Hawaii County led the way with a law that took effect July 1, and now the Honolulu City Council is rightly considering a similar measure. Bill 51, introduced by Council Chairman Ernie Martin and Councilman Stanley Chang, would prohibit the sale, gift or other distribution of all forms of tobacco and electronic smoking devices to anyone under 21. Offenders would be fined under the measure, which would take effect on Jan. 1, 2015, if approved.
The Council and mayor should approve this measure, which would deter young people from a deadly habit, at just the impressionable age that glitzy advertising goads them to take it up. Adults 18-20 are frequently the source of tobacco for even younger smokers, studies show. Raising the buying age to 21 therefore stems the flow of tobacco to both young adults and adolescents, who, once puffing along, are more likely to become heavy, lifelong smokers who die from tobacco use.
Consider the experience of Needham, Mass., a Boston suburb that in 2005 passed a law prohibiting anyone under age 21 from buying tobacco products. Since that time, the smoking rate among adults in the city has fallen so much that it stands 56 percent lower than the state’s smoking rate overall. The health benefits in Needham are measurable, too: Fewer hospitalizations due to lung cancer and lower mortality rates, according to the Massachusetts Department of Public Health.
Hawaii, which counts about $330 million in health-care costs each year related to tobacco use, is sure to see similar benefits if populous Oahu follows the good example set by Hawaii County.

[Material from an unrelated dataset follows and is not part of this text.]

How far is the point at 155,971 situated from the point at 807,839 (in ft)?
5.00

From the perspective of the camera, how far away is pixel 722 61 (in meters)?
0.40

Oahu’s proposal, like Hawaii County’s law, also rightly covers electronic smoking devices, which use nicotine derived from tobacco and can be used to inhale THC, the psychoactive active ingredient in marijuana, without emitting the tell-tale odor associated with smoking that drug.
The most immediate impact of Bill 51’s passage would be to make it harder for young people to obtain cigarettes and other forms of tobacco, fostering health benefits that last a lifetime. Another advantage is that it would raise the bar for tobacco consumption amid a national movement to legalize the recreational use of marijuana. Age consistency would be wise, easing enforcement for whatever marijuana laws emerge in the future; Colorado and Washington, for example, set the marijuana-smoking age at 21 and Colorado has considered raising its tobacco-smoking age from 18 to match.
That’s looking ahead, though. The main benefits of Bill 51 are right now, saving young adults from a lifetime of misery. The most persuasive argument for these types of laws come from the tobacco industry itself, as in a 1982 internal R.J. Reynolds memo: "If a man has never smoked by age 18, the odds are three-to-one he never will. By age 24, the odds are twenty-to-one."
Laws designed to keep young adults from buying tobacco are nothing less than an investment in our future.